***** Document extract *****

Kendrick Lamar Billboard

Spotify “Wrapped” Campaign

Many companies have been in the media spotlight lately regarding their use of user data – Facebook, anyone? While the handling of data ethically is a legitimate concern, Spotify found a way to capitalize on data in a harmless fun manner. 

Every December, Spotify rolls out its end of year “Wrapped” campaign. It’s a nicely presented and wrapped up summary of each user’s listening habits of the past year. In 2018, Spotify cleverly built off its annual campaign by pairing it with a billboard campaign. And it caught the eyes of everyone, even those not using its services. Spotify crunched the numbers to discover fun trends listening behavior and conveyed the info in a fun way.

Offline Advertising: Ed Sheeran Billboard

This campaign turned anonymous listener data into a talking point. Subscribers and non-subscribers alike could enjoy and relate to the quirky insights plucked from the massive pool of 2018 listening data. When the campaign concluded, Spotify surpassed 100 million premium subscribers.  Additionally, it grew Monthly Active Users (MAU) from 207 million in Q4 of 2018 to 217 million by the end of the first quarter of 2019.

Offline Advertising: Kendrick Lamar Billboard

Nebraska “Honestly It’s Not For Everyone” Campaign

Imagine you are planning your next vacation. What destinations come to mind? Someplace warm near the ocean? Maybe a cabin tucked away in the woods near towering mountains? Regardless, chances are pretty low that the state of Nebraska exists on this mental list of vacation spots. The Nebraska Tourism Commission tackled this problem in a creative way.

***** Supplied information *****

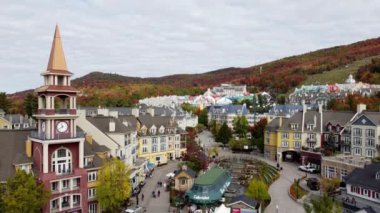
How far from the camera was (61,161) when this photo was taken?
3309 centimetres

*****

To do:
A. In the marketing campaigns text, what did Spotify's Monthly Active Users grow to by the end of the first quarter of 2019?
B. List every company or organization named in the marketing campaigns text.
C. Reproduce the part of the marketing campaigns text that begins at the words "Many companies have" and ends after the words "in a fun way.".

Expected outputs:
A. 217 million

B. Facebook, Spotify, Nebraska Tourism Commission

C.
Many companies have been in the media spotlight lately regarding their use of user data – Facebook, anyone? While the handling of data ethically is a legitimate concern, Spotify found a way to capitalize on data in a harmless fun manner. 

Every December, Spotify rolls out its end of year “Wrapped” campaign. It’s a nicely presented and wrapped up summary of each user’s listening habits of the past year. In 2018, Spotify cleverly built off its annual campaign by pairing it with a billboard campaign. And it caught the eyes of everyone, even those not using its services. Spotify crunched the numbers to discover fun trends listening behavior and conveyed the info in a fun way.